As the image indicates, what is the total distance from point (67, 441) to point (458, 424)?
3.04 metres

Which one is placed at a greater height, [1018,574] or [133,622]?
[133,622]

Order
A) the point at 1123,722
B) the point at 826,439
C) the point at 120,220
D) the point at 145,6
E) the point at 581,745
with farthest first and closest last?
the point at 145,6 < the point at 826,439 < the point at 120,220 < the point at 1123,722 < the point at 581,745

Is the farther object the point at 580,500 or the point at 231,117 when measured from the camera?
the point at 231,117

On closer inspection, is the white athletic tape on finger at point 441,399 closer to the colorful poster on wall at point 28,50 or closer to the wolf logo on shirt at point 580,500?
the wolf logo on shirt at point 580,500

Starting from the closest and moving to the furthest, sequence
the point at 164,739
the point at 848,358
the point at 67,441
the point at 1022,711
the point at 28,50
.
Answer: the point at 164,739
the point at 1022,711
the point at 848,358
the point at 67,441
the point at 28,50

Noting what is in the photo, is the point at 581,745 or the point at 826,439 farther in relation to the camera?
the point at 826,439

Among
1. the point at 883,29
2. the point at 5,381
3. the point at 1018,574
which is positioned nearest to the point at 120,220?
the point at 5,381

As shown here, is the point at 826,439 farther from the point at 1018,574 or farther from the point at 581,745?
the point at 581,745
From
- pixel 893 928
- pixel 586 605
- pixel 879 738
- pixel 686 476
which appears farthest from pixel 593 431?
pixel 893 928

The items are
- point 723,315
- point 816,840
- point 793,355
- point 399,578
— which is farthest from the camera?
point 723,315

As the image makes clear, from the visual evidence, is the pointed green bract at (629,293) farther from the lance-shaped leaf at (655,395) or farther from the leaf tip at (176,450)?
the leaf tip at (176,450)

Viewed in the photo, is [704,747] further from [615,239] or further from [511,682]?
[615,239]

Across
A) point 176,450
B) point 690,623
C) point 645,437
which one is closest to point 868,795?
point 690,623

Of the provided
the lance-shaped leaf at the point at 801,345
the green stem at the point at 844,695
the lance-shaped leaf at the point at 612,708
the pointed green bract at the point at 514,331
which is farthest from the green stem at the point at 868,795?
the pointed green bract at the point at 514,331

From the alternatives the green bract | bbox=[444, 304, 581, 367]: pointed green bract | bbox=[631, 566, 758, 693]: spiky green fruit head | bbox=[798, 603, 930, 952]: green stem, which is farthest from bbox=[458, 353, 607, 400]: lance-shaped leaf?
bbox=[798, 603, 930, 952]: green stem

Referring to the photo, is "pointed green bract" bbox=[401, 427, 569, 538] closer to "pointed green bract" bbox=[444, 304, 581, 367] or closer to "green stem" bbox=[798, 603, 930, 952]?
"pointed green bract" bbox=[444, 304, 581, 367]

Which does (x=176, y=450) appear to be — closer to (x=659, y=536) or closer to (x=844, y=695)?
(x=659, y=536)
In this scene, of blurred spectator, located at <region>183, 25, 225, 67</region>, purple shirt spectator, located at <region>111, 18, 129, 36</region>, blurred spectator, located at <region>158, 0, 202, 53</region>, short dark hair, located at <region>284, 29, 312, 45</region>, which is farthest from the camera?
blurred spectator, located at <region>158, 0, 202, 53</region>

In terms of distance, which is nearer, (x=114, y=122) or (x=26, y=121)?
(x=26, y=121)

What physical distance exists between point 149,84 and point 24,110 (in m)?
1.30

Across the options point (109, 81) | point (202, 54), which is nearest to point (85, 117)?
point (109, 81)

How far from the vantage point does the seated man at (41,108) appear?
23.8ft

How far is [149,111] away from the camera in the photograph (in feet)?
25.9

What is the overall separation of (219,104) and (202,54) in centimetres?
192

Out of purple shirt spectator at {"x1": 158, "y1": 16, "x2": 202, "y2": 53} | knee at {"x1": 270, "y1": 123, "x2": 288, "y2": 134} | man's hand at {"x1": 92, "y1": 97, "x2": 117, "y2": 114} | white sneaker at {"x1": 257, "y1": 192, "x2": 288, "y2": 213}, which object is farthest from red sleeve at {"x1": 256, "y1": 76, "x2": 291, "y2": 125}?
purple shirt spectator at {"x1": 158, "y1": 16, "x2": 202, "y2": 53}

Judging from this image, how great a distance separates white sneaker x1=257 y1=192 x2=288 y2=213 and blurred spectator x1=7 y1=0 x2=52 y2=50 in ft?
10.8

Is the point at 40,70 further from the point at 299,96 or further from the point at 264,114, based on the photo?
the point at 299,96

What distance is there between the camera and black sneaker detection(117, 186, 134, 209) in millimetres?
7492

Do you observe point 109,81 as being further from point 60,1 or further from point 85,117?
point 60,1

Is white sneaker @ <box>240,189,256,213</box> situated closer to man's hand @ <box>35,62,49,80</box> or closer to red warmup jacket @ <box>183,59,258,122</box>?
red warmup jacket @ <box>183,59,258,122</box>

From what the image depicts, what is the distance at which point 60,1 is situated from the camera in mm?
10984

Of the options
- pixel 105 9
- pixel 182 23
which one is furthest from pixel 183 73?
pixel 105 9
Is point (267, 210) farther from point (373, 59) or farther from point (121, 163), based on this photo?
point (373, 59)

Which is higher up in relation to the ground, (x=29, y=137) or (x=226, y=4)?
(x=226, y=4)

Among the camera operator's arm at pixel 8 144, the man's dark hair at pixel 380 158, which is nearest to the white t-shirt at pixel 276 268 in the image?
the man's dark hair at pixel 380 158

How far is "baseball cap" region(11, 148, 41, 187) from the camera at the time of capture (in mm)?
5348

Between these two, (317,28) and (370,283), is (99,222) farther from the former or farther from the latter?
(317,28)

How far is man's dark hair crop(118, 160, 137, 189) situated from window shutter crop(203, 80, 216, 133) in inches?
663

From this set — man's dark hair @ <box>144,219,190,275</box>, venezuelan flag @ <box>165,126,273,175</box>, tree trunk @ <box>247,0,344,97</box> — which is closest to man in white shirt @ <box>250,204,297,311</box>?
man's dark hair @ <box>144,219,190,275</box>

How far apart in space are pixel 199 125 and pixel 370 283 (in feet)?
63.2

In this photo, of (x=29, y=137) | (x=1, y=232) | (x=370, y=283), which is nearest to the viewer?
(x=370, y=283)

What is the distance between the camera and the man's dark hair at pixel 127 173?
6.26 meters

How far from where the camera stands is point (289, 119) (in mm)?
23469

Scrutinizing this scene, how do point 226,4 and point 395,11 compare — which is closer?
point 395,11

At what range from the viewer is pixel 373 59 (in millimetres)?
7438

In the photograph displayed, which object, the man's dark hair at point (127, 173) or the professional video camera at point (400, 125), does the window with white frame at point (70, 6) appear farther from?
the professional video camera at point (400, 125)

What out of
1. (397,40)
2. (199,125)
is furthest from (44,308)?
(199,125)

================

*INSTRUCTIONS FOR THE TASK*
Reproduce the records word for word, from the line containing "Scrutinizing this scene, how" through the end of the records, including both ends.

*WRITTEN ANSWER*
Scrutinizing this scene, how do point 226,4 and point 395,11 compare — which is closer?
point 395,11

At what range from the viewer is pixel 373 59 (in millimetres)?
7438

In the photograph displayed, which object, the man's dark hair at point (127, 173) or the professional video camera at point (400, 125), does the window with white frame at point (70, 6) appear farther from?
the professional video camera at point (400, 125)

What out of
1. (397,40)
2. (199,125)
is furthest from (44,308)?
(199,125)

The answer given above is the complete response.